Nancy Lawson

Nancy Lawson
a picture from her early teaching days in San Franciso

Sunday, August 5, 2018

July 11th, 1978: Cleaning Day

I had an irresistible urge to clean things today, so I dusted all the books in two of the four bookcases in my bedroom, carefully taking out each one, dusting it completely, and stacking it with the others from the same shelf.  Then I dusted the empty shelves.  My book cases have books on both sides so this was no mean feat.  The "cases" are metal stands with open work shelves, on which the books balance precariously.  Every time I bump one in the night, the books go over like dominoes.  I replaced all the books (absolutely necessary since they were on my bed), but still felt the urge to clean. 

I took a bath with with skin-so-soft oil (very nice).  Pete took one, and I scrubbed the bathroom (Pete heard me tapping the Comet can and thought there was someone at the door-at 11:00pm at night (if there had been, I wouldn't have answered).  

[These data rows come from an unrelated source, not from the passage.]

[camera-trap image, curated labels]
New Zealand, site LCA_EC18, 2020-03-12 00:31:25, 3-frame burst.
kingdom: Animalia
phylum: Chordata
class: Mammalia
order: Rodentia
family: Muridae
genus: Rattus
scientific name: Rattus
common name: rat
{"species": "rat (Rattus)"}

Then I washed all the dishes, and-still unsatisfied-scrubbed the kitchen sink and the bottom of my dishpan, and the kitchen table....and I dusted the small table that holds my jewelry findings, and the cases of findings, (but my energy ran out before I got to the stove and our refrigerator).  Still, I sat down in a glow (both sorts) of accomplishment.

I read Margaret Halsey's Demi-Paradise, and it left me feeling inferior.  I have no "Cause Celebre" to write about-McCarthyism and Vietnam having died too soon (though I dodn't regret their passing). and tho I read the Elizabethans, I have no one to quote them to.  Then I began Elizabeth Foster's The Islanders, and immediately felt better.  I remembered the Abnakis from Robert Lowell's Mills of the Kavanaughs, and, better still, she mentioned The White House Cookbook.  I have a copy of it sitting on my shelf.  I once tried to manufacture an eggnog (with a single egg) from its recipe which begins "take a dozen eggs...".  Mine was NOT a success, but I couldn't blame the book.  If only I'd had laying hens and a cow to milk for the cream, I'm sure it would have been very good.  She, like Ann Bridge, is no mean botanist.  Since I have an absolutely brown thumb, I love reading about successful gardens.  Gladys Taber charms me too.  The impossible doesn't leave me unhappy, only the unlikely.